I had an opportunity to interview Angela Manderfeld MS, RDN, LD, CDE from Healthy Solutions with Angela.
Let’s start first by telling us more about yourself and your dedication and passion for working with diabetes patients.
I have been a registered dietitian nutritionist for 14 years and a certified diabetes educator for 12 years. My first job was my dream job at an outpatient diabetes and nutrition center. My grandparents have Type 2 diabetes and when I was in college, I would help my grandpa track and graph his blood sugar readings in excel. He loved having a graph to take to his doctor! I love working with people and helping them to better understand diabetes. I I love when people get the information they need and it changes their life for the better. I have heard numerous patients say “I think I will be healthier and live a longer life because of my diagnosis because it has forced me to pay attention to my health”. Diabetes can be very scary for a lot of people and I want to help people live high quality, enjoyable lives, despite their diagnosis.

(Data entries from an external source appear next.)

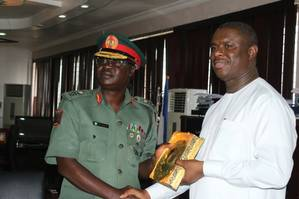 The Director General of the Nigerian Maritime Administration and Safety Agency (NIMASA), Dr. Dakuku Peterside receiving a plaque from the General Officer Commanding (GOC) 81 Division of the Nigerian Army, Major General Peter John Dauke when the GOC paid a courtesy visit to the NIMASA DG at the Agency's headquarters in Lagos. (Photo: NIMASA)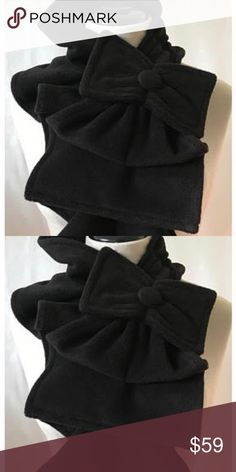 Ruffle Scarf with Bow Detail in Black This is a stunning fleece ruffle scarf with bow detail in black. This is so unique and you will love wearing it with your coat, denim jacket, or just a cute top! More colors and prints available! Accessories Scarves & Wraps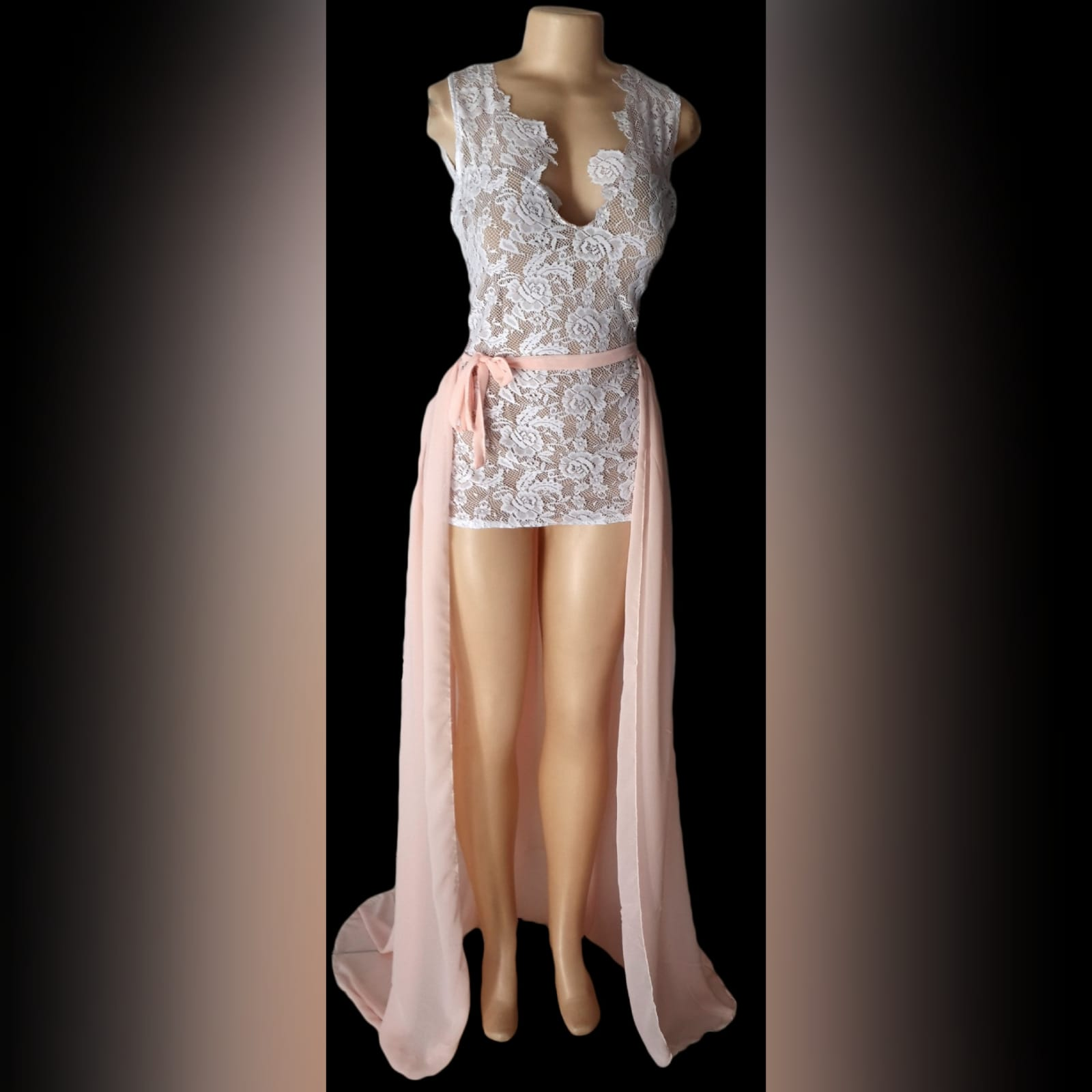 Peach and white 2 piece evening dress 1 peach and white 2 piece evening dress. Mini lace dress with a low open back, with a detachable back peach train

Describe how you evaluate the effectiveness of your teaching methods and the actual learning experience of the client. Do you have quality assurance measures in place for your DSME program?
This is always a work in progress. I love doing the teach back method or providing information and then asking people to tell me what resonated with them. I also make it a point to ask open ended questions often, this keeps me from giving information overload and helps to keep the patient engaged. I watch the person for cues of interest, or boredom, HA! and adjust accordingly. I always find my teaching is more effective if I ask the person first what is important for them to talk about today and what they would like to get out of our visit.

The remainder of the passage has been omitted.